Drainage plan calls for regional solutions
The Johnson Lane Area Drainage Master Plan is out. Let’s take a look.
The Johnson Lane area has a complex drainage situation due to both its natural and built environment. Basically, water moves in concentrated flows in steeper upstream areas and then as it reaches lower elevations with less slope the water spreads out into paths that change over time. Along the way it picks up sediment that gets deposited downstream as the flow slows.
Much of the area where the water might spread out has been developed with houses and roads, greatly complicating the situation. Quite a few lots and roads are in the direct path of flood waters. There is no regional drainage system other than roadside ditches.
A natural question is, how did we get here? The simple answer is what the plan calls “wildcat subdivisions” where holdings were repeatedly divided into no more than four parcels. State law limits what local governments can demand of developers in these situations.
But I think it is fair to say that somewhere along the way anyone who cared to look at and think about the situation could see the problem that was developing: homes being built without adequate infrastructure and with no mechanism in place to pay for correcting that later or maintaining whatever infrastructure was built.
To this day residents of this area pay nothing but the general taxes everyone in the county pays. Contrast this with the situation in our towns and GIDs, where residents have long paid additional taxes to maintain and upgrade infrastructure.
The problems that now plague this area have been made painfully obvious by recent flood events. So consultants were hired to evaluate the situation and what might be done. They did a good job.
The Plan carefully outlines the complex drainage situation in this area and then proceeds into what might be done to address it. As usual in studies like this the consultants, who are experts, were asked by the public, who are not, to address alternatives that might get everyone off the hook cheaply and ideally at someone else’s expense. None of these are really feasible, for reasons the report makes clear.
The few of these measures that might reduce the flood risk are complicated by the fact that they would require cooperation among property owners and between property owners and the County. Something that I think is unlikely given the “wildcat” nature of this area, where people like to live “on their own” with a degree of isolation from the problems of others.
If my property is at low risk of flood damage am I really likely to spend thousands of dollars to participate in some sort of Plan whereby we all do our share on our properties to mitigate flooding, when the main benefit will go to the few who face high flood risk?
That leaves what the Plan calls regional solutions, basically a system of detention basins upstream from the community, and one dam. Detain water upstream for the duration of a storm event, then release it slowly. As the basins fill with sediment, remove that to appropriate locations.
That would cost about $15 million to build and would require regular ongoing maintenance of about $20,000 per year.
The Plan stops there, not really addressing how this might be paid for other than to list some FEMA grant programs that might help.
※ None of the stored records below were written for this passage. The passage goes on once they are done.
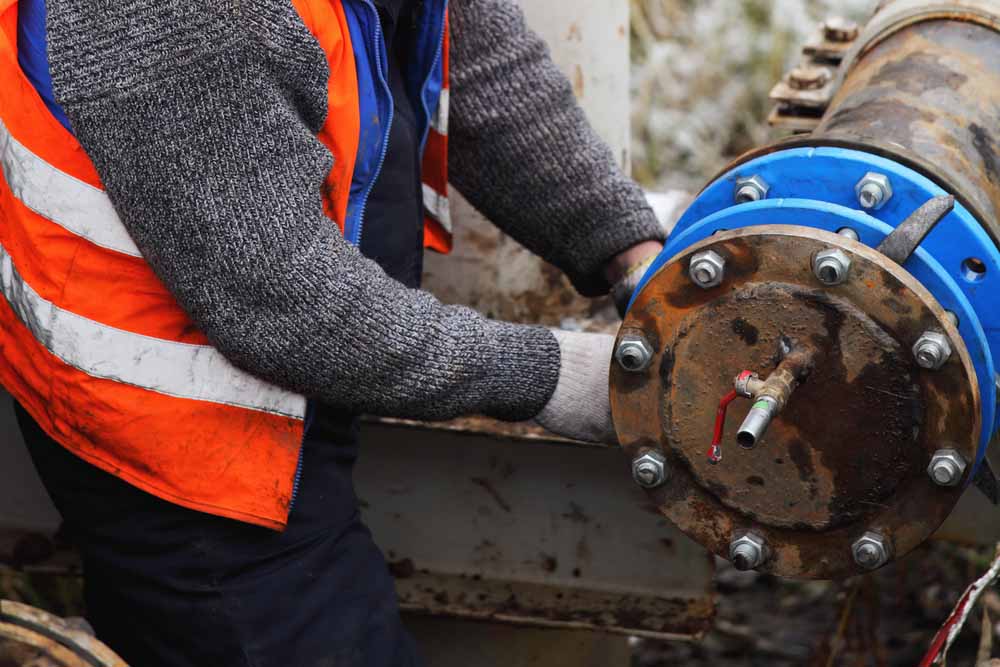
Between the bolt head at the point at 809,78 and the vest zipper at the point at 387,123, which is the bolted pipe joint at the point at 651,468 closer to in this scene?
the vest zipper at the point at 387,123

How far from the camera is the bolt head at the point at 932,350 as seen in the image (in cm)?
114

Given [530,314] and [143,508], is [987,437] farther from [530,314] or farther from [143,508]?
[530,314]

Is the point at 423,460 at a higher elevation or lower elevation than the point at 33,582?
higher

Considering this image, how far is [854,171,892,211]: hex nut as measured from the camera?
4.19 ft

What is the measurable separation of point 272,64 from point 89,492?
2.00 ft

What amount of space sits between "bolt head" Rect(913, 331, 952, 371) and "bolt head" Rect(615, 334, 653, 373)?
0.26 m

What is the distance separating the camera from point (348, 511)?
5.27ft

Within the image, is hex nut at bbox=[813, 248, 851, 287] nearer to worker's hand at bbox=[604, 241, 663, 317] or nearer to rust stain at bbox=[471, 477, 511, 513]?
worker's hand at bbox=[604, 241, 663, 317]

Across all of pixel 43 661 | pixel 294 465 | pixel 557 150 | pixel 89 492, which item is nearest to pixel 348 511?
pixel 294 465

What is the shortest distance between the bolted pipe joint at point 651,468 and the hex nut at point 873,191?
0.34 meters

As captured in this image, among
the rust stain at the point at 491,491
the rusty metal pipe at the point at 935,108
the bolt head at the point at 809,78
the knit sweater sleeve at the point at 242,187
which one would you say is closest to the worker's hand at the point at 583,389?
the knit sweater sleeve at the point at 242,187

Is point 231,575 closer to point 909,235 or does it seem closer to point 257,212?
point 257,212

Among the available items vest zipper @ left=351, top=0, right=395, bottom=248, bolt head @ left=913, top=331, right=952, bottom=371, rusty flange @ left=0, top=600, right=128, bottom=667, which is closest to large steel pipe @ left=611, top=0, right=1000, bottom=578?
bolt head @ left=913, top=331, right=952, bottom=371

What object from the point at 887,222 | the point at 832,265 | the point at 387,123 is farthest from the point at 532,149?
the point at 832,265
Grants are nice but we’re given no information about the likelihood of receiving them.
The Plan is certainly a good start, but i’m left wondering what priority FEMA would put on this area when faced with much larger problems elsewhere. Even if FEMA helps build the infrastructure needed there is still the ongoing cost of maintenance.
And drainage isn’t the only infrastructure problem in this area. You can add in local roads as well, which are in poor condition and declining.
I see a few messages here for Johnson Lane residents.
First, you have serious infrastructure problems that likely adversely affect your property values. When we moved here in 2004 our realtor advised against moving there for those reasons. We bought in the Ranchos instead, where there are mechanisms in place to pay for infrastructure maintenance and enhancement.
Real estate disclosure is a more serious issue now than in the past. The Drainage Master Plan is quite specific about which properties have serious flood risks and what those risks are. I think realtors and property owners now have an affirmative obligation to disclose that information to potential buyers, and face significant risk for not doing so.
And I don’t think that just applies to properties currently at most risk, because a key lesson of this Plan is that the drainage situation changes over time. Plus there is simply the risk of living in a community that is periodically subject to widespread flooding.
I think that to solve this problem, along with the road maintenance problem, Johnson Lane residents need to think carefully about their willingness to pay in the future the kinds of infrastructure taxes that those in our towns and GIDs pay now.
In those areas risks such as these are addressed in advance of development by putting necessary infrastructure in place first and new owners pay extra taxes to maintain that infrastructure going forward. I suspect the positive effect of that on property values helps to offset the cost.
Johnson Lane residents need to ask themselves if it is realistic to expect others to pay for solutions that benefit only the Johnson Lane area. You’ll have much more success getting others to help if you help yourselves first, by bring your community up to tax parity with the rest of the County and dedicating the proceeds to your infrastructure problems.
And County leadership needs to think carefully about the wisdom of asking those who already pay to pay more to solve the problems of those who don’t.
Terry Burnes is a Gardnerville Ranchos resident and former Bay area planner.